Blood welled through his shirt. And here I am, stuck in my booth, useless, only able to narrate, not to help. He staggered, fell to his knees. So much blood. He collapsed completely. Curse this town that saw Carlos die. Curse me. Curse it all.
Let us take this moment to . . . Let us take this moment . . . Ladies and gentlemen, let us mourn the pass . . . I can’t. I can’t. I am still holding this trophy. I . . . We go now to this prerecorded Public Service Announcement.

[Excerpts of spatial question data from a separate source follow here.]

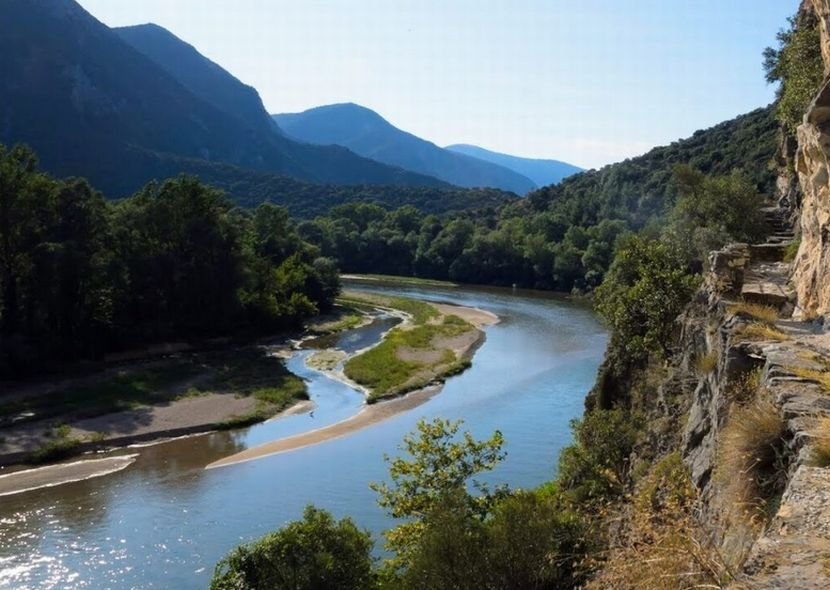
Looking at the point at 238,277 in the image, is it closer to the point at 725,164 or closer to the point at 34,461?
the point at 34,461

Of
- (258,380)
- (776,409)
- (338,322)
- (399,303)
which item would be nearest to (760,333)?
(776,409)

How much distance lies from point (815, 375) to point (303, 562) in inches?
436

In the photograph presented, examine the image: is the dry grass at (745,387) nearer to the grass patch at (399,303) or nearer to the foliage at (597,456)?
the foliage at (597,456)

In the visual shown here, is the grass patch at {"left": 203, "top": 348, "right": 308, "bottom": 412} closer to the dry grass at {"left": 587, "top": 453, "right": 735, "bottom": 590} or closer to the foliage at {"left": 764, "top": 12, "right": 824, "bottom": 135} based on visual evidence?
the foliage at {"left": 764, "top": 12, "right": 824, "bottom": 135}

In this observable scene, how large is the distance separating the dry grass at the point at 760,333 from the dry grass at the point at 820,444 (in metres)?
4.52

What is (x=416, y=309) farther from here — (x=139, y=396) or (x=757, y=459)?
(x=757, y=459)

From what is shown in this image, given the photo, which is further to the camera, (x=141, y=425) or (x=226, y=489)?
(x=141, y=425)

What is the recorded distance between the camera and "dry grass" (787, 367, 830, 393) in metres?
10.9

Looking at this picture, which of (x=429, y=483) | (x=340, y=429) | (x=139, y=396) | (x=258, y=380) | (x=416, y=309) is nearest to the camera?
(x=429, y=483)

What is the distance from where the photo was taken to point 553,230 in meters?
123

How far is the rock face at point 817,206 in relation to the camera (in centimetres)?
1720

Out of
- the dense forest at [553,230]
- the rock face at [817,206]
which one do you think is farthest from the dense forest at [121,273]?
the dense forest at [553,230]

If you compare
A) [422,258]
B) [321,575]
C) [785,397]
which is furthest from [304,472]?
[422,258]

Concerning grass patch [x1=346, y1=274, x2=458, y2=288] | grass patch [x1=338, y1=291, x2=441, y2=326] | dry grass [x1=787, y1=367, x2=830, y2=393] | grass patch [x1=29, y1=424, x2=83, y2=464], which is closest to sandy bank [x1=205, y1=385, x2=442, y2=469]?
grass patch [x1=29, y1=424, x2=83, y2=464]
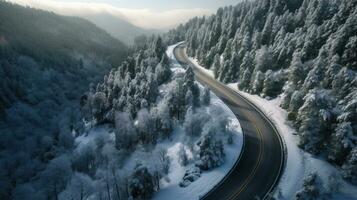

[All grief gone from voice] Scientists, and science in general, would like to remind you that some things exist and some things do not. Usually, you can apply the simple test of seeing if it is there. If it is there, it exists. If not, it probably doesn’t, but it might just be currently existing somewhere else. Existence is tricky, the scientists say. Research shows this. For instance, there is that house in the housing development of Desert Creek out back of the elementary school, the house that doesn’t exist. It seems like it exists. Like it’s just right there when you look at it, and it’s between two other identical houses so it would make more sense for it to be there than not. But it does not exist. They have proved this with science. The scientists still haven’t gotten up the nerve to ring the doorbell and find out what happens. Do you want to do it? They’ll pay you five dollars if you do. Just ring it once, okay? We’ll be watching from back here. You’ll probably be fine.
Ladies! Gentlemen! How wonderful! Carlos is not dead at all! It seems that the Apache Tracker ran in, crouching awkwardly through the pin retrieval area, and shouting, “Наконец моё время подошло.”
He leapt into the pit, trailing his offensive feather headdress, and heaved Carlos up in a mighty bear hug, carrying him out of the pit while being attacked viciously by the miniature citizens of the miniature city. Even Jeremy, upset still about his ruined birthday party, couldn’t help but cheer as the formerly false, now real Native American laid Carlos safely on the linoleum floor. Teddy Williams, who of course is also a licensed doctor, as all bowling alley owners are required to be, checked his wounds and indicated through a series of rhythmic hoots that Carlos will in fact be . . . okay.